3. Ce que le dirigeant doit vérifier avant de signer
Le premier réflexe consiste à sécuriser trois données avant toute promesse d'embauche : la date de signature, la date de début et le niveau exact du diplôme. Ce sont ces éléments qui déterminent l'éligibilité à l'aide.
Le deuxième réflexe consiste à vérifier l'effectif de l'entreprise : les règles et les montants sont nettement moins favorables à partir de 250 salariés.
Le troisième réflexe est administratif : même si l'aide est versée automatiquement, le contrat doit être transmis dans les délais à l'OPCO, et des contrôles peuvent intervenir.
Pour les entreprises de 250 salariés et plus, l'aide exceptionnelle est également conditionnée au respect d'objectifs d'alternance vérifiés au 31 décembre 2027 : l'employeur doit atteindre 5% d'alternants dans son effectif, ou à défaut 3% avec une progression de 10% au 31 décembre 2027 par rapport au 31 décembre 2026.
L'ASP adressera une attestation sur l'honneur pour vérifier le respect de ces engagements.
Un simulateur officiel est disponible sur Service-public.fr afin d’estimer précisément le coût d’embauche d’un apprenti et d’évaluer le reste à charge en fonction de votre situation.
En pratique, un dirigeant gagne à bâtir son budget en trois colonnes : coût salarial brut, aide certaine sur 12 mois, puis coûts internes d'encadrement.

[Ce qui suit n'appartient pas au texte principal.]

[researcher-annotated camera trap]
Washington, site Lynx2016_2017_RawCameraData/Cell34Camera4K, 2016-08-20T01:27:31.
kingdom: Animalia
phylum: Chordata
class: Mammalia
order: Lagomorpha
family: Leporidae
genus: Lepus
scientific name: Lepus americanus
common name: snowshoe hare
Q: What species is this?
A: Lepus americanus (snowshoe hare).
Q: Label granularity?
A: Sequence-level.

C'est ce raisonnement qui évite les recrutements "séduisants sur le papier" mais mal calibrés une fois la subvention terminée.
En 2026, l'apprentissage reste un levier de recrutement intéressant. Mais les aides sont plus encadrées, plus ciblées, et surtout plus courtes. La bonne approche pour un dirigeant consiste à sortir d'une logique de prime pour raisonner investissement.
Un apprenti devient un vrai atout lorsqu'il répond à un besoin concret, qu'il est bien accompagné et que son coût a été anticipé dès le départ. Sinon, le risque est simple : découvrir trop tard ce que ce recrutement coûte vraiment.
* Les montants et conditions présentés sont établis sur la base de la réglementation en vigueur depuis le 8 mars 2026 (décret n° 2026-168 du 6 mars 2026 — JO du 7 mars 2026). La modification du régime des cotisations sociales découle du décret n° 2025-290 du 28 mars 2025, applicable depuis le 1er mars 2025. Ces dispositions sont susceptibles d'évolution en cours d'année.